LOS ANGELES (KABC) -- William Alexander has suffered with kidney failure for 15 years. Dialysis keeps him alive.
"Ain't like you can't do it. You've got to have dialysis to live. See this is the one they had," said William.
His arm tells the story of failed blood vessel grafts used to help clean his blood.
"It's disfiguring," said Dr. Jeffrey Lawson, MD, PhD, Professor of Vascular Surgery and Pathology at Duke University Medical Center in Durham, North Carolina.
It's a reality Lawson says most patients face.
"I tell many of my patients they can expect to have a procedure related to dialysis at least once a year," Lawson said.
Now, a new bio-engineered blood vessel using donated human cells could change that.

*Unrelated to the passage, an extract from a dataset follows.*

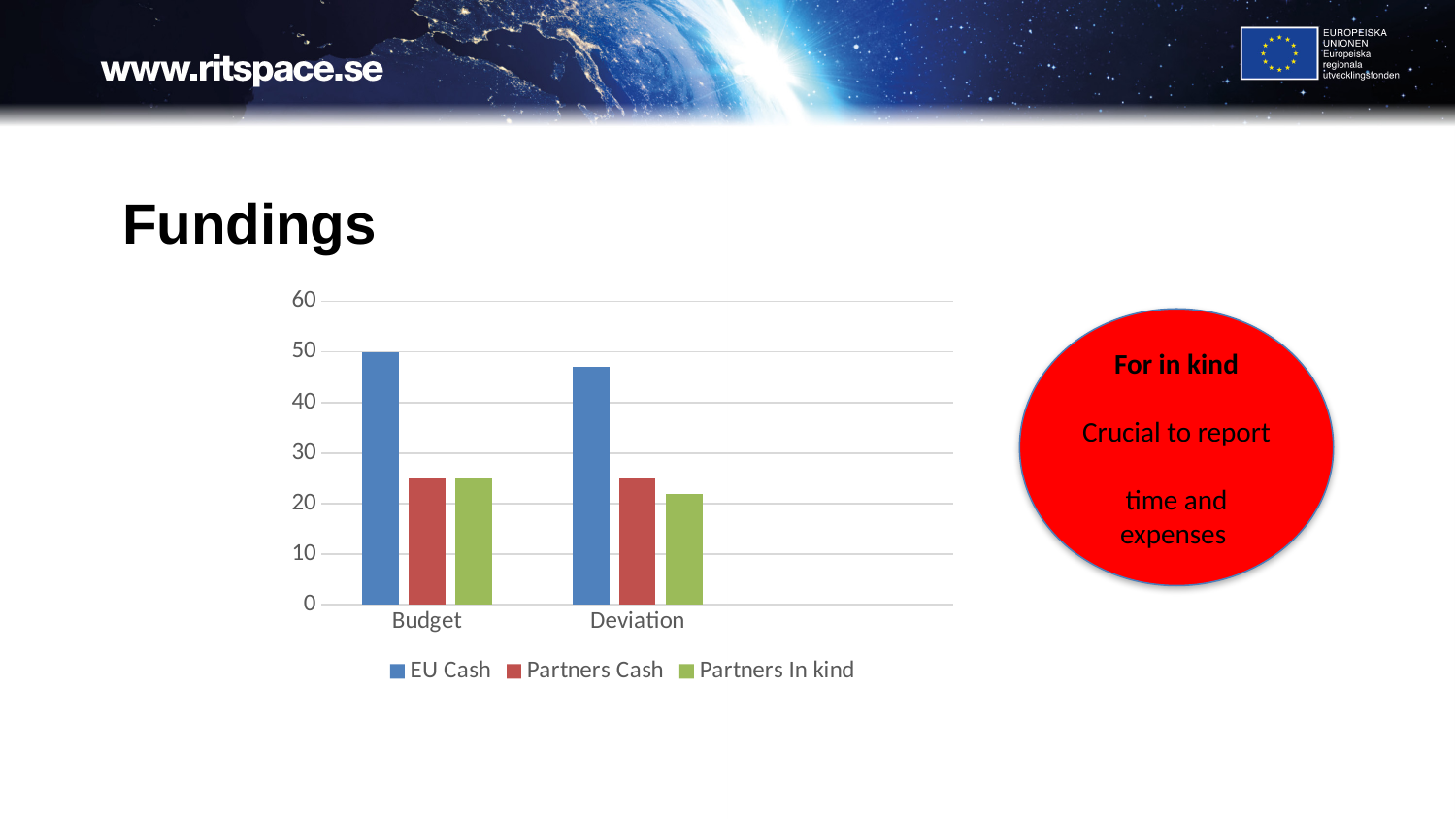
Is the value of EU Cash for Deviation greater or less than 40? greater Which is larger: EU Cash for Budget or EU Cash for Deviation? EU Cash for Budget How many series does the chart legend list? 3 Does the EU Cash value rise or fall from Budget to Deviation? fall How many categories are shown on the x axis of the chart? 2 Is the value of Partners In kind for Deviation greater or less than 30? less What kind of chart is shown on the slide? bar chart Which series has the lowest value for Deviation? Partners In kind What are the three entries in the chart legend? EU Cash, Partners Cash, Partners In kind Which series has the highest value for Budget? EU Cash What is the value of EU Cash for Budget? 50 Is the value of Partners Cash for Budget greater or less than 20? greater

"We'll be able to reduce the number of interventions they have to have," said Lawson.
At the lab, Dr. Shannon L.M. Dahl, says donated cells are placed in a bio-reactor and cultured for two months.

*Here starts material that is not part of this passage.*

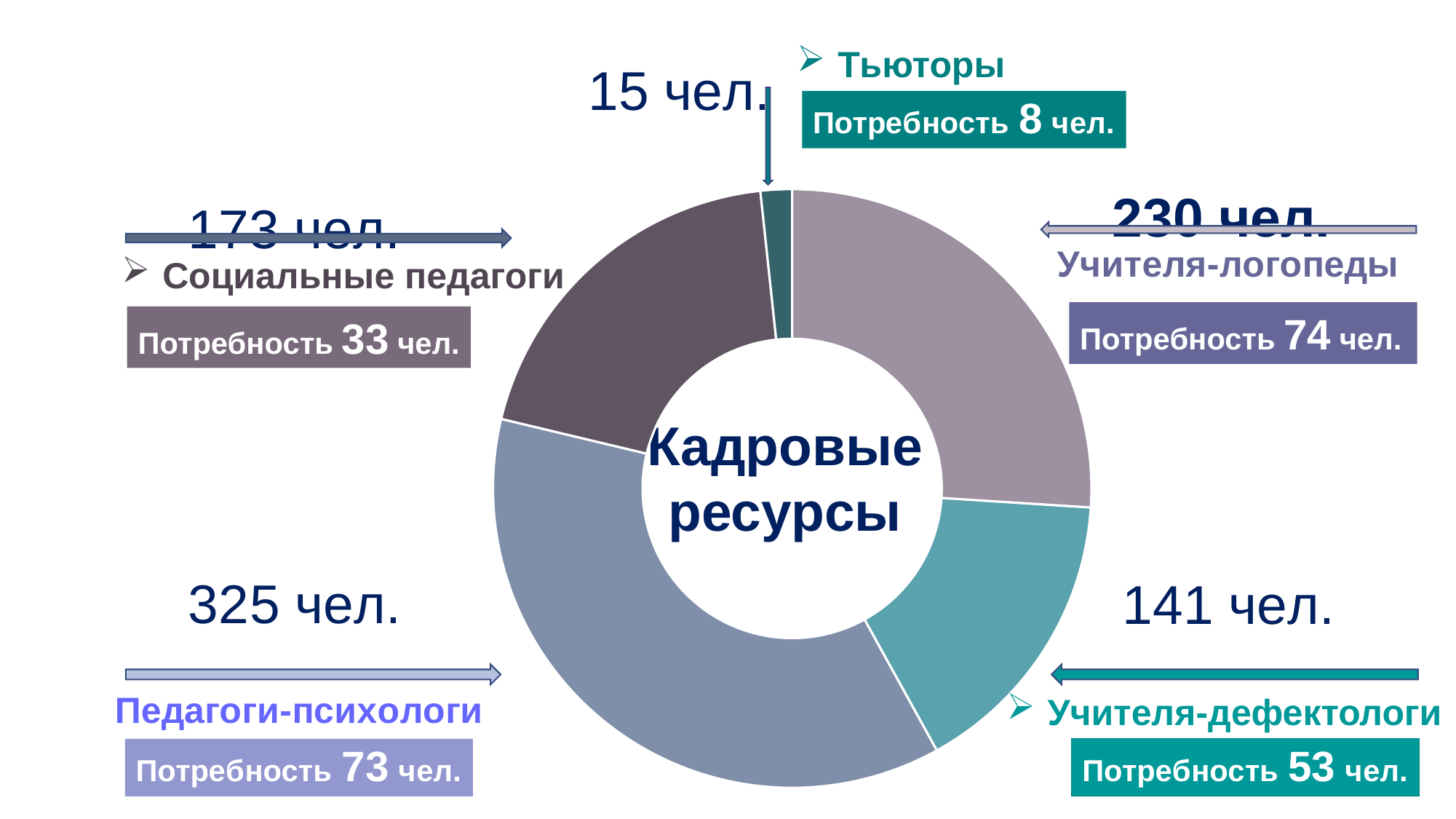
Which is larger, the value for Социальные педагоги or the value for Учителя-дефектологи? Социальные педагоги What is the value shown for Тьюторы? 15 чел. How many categories does the donut chart have? 5 What is the total of all five values in the donut chart? 884 чел. What is the value shown for Учителя-логопеды? 230 чел. What kind of chart is shown on the slide? Donut (pie) chart What title is shown in the centre of the donut chart? Кадровые ресурсы Which category has the smallest slice of the donut chart? Тьюторы What is the value shown for Учителя-дефектологи? 141 чел. Which category has the largest slice of the donut chart? Педагоги-психологи What is the difference between the values for Педагоги-психологи and Учителя-логопеды? 95 чел. What is the value shown for Педагоги-психологи? 325 чел.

"So we're growing the cells and we're putting the bio-reactor parts together," said Dahl, Vice President, Scientific Operations, co-founder, Humacyte, Inc., in Durham.
Once the vessel is formed, it's cleansed of the donor cells, leaving a collagen structure that the body readily accepts as its own.
"It then becomes your blood vessel as your body grows into it, which is very, very exciting," said Lawson.
William had the bio-engineered vessel placed in his right arm eight months ago.